慢性下背痛 (CLBP) 是一种全球性的致残疾病。在 CLBP 中,神经影像学研究表明,负责疼痛调节、情绪和疼痛体验的感觉成分的皮质区域活动异常[即,前扣带回皮质的腹侧和背侧前部 (pgACC、dACC) 和躯体感觉皮质 (SSC)]。这项在大学环境中进行的试点研究评估了一种新型基于脑电图的超慢神经反馈 (EEG ISF-NF) 技术对重新训练 pgACC、dACC 和 SSC 活动的可行性、安全性和可接受性,并探讨了其对疼痛和残疾的影响。招募了 60 名 CLBP 参与者 (2020 年 7 月至 2021 年 3 月),他们接受了 12 次 ISF-NF 治疗,靶向 pgACC、dACC+SSC、pgACC*2/dACC+SSC 的比例或假刺激-NF。

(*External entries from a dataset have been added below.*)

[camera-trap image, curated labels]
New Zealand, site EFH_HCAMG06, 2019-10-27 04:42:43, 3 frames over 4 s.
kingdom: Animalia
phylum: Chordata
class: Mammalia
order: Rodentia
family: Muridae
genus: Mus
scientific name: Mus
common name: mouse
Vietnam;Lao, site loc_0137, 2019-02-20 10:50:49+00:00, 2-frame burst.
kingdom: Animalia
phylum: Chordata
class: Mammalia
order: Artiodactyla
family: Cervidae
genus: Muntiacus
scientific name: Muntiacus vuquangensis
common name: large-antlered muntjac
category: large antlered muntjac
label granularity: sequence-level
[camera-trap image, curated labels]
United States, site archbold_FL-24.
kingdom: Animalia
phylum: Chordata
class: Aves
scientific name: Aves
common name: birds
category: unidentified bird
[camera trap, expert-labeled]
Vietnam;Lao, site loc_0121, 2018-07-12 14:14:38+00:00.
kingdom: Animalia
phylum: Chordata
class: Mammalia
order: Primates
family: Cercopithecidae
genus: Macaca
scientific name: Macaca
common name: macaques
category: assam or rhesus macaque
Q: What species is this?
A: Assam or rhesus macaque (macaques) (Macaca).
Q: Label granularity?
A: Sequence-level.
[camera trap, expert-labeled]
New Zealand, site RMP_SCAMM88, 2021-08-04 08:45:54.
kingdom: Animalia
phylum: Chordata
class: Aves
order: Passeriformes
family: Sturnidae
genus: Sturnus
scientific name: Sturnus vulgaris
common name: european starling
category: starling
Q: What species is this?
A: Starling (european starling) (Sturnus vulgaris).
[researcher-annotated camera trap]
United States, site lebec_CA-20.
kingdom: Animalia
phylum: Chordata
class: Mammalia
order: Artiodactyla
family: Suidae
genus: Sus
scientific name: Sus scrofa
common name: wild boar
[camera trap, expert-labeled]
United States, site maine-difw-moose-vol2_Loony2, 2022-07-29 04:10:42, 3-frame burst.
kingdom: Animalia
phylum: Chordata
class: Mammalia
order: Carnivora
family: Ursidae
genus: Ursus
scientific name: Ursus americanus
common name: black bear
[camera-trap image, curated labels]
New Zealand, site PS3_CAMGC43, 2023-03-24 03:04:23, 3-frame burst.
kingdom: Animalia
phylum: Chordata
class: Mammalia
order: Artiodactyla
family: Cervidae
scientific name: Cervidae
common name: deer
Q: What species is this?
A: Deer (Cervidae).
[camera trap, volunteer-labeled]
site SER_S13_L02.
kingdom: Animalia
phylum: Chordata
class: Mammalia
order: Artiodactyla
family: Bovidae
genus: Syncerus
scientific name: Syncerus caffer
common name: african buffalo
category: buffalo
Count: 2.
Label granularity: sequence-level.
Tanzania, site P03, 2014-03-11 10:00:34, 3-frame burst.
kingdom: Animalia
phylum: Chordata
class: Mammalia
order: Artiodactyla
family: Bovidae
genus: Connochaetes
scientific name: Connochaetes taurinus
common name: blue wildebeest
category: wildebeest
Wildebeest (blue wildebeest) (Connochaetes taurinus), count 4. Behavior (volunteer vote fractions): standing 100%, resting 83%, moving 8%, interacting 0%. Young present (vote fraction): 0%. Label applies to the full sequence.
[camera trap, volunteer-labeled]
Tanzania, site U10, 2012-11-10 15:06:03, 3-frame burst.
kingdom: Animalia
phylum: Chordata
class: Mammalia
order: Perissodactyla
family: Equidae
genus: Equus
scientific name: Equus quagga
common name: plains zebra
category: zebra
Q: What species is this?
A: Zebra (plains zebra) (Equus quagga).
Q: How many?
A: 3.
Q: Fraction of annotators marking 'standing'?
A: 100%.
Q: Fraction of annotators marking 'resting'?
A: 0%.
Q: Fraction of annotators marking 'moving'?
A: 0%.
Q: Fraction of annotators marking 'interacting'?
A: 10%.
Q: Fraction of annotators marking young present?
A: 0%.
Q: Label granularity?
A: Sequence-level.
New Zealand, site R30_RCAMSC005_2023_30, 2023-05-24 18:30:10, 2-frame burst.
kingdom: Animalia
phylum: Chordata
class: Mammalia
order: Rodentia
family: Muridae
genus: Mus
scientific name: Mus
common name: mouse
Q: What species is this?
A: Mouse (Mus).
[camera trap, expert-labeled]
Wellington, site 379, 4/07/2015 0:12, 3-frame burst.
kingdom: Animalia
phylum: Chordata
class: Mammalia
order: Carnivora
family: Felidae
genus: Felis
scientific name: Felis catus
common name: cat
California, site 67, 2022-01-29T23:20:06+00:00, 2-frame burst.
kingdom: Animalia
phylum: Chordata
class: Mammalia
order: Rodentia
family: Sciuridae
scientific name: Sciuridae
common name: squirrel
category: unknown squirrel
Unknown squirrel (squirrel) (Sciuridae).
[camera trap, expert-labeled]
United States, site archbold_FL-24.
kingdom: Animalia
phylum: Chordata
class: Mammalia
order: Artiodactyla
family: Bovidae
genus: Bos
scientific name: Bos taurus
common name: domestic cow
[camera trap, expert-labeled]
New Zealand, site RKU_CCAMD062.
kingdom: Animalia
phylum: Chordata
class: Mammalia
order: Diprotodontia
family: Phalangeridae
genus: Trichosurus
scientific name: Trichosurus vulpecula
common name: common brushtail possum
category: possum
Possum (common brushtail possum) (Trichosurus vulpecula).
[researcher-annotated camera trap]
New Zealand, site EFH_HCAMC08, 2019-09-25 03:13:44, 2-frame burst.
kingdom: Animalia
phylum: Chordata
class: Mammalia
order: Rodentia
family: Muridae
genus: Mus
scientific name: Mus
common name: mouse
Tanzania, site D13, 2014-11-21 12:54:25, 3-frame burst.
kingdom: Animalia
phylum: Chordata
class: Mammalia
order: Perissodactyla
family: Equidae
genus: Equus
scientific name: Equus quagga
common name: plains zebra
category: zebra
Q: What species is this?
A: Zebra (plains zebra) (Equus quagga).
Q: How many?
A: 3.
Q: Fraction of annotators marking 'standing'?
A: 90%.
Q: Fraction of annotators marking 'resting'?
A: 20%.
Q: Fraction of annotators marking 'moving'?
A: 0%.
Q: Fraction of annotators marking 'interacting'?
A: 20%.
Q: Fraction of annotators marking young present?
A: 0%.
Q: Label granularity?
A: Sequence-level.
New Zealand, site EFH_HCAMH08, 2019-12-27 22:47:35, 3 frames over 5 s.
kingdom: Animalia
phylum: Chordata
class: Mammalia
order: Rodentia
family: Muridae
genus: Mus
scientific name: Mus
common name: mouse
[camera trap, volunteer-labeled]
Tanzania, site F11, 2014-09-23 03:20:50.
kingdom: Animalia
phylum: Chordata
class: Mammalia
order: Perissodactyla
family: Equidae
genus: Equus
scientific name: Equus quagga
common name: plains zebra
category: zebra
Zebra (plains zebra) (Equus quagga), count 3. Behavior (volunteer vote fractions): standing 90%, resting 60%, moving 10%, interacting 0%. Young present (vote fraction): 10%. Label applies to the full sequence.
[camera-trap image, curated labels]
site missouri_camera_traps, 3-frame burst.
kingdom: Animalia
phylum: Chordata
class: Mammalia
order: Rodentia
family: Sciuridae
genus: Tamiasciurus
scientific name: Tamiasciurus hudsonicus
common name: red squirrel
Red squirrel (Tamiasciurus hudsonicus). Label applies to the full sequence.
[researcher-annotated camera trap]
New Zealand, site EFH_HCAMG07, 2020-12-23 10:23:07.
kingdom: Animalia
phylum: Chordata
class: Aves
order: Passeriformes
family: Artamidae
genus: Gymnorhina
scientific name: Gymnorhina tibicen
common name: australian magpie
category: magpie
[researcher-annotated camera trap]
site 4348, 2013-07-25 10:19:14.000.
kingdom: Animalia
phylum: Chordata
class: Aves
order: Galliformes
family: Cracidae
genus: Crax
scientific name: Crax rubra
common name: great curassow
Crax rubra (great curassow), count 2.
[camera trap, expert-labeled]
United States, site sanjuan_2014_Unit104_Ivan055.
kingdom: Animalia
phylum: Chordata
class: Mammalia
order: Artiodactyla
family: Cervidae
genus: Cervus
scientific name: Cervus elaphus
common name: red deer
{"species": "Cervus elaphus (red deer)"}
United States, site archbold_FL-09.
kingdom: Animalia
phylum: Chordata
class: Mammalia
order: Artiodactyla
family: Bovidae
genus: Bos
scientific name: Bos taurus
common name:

描述性统计数据表明,ISF-NF 训练是可行的[招募率(每月 7 人)、脱落率(25%;20-27%)和依从性(80%;73-88%)],安全(无不良事件报告),且具有中等至高的可接受性[平均值±标准差:pgACC 为 7.8±2.0、dACC+SCC 为 7.5±2.7、Ratio 为 8.2±1.9 和 Placebo 为 7.7±1.5]。针对 pgACC 的 ISF-NF 显示出最有利的临床结果,更多的参与者表现出疼痛严重程度[53%;MD(95%CI):-1.9(-2.7,-1.0)]、干扰[80%;MD(95%CI):-2.3(-3.5,-1.2)]和残疾[73%;MD(95%CI):-4.5(-6.1,-2.9)]的临床意义上的显著降低。ISF-NF 训练是 CLBP 的一种可行、安全且可接受的治疗方法。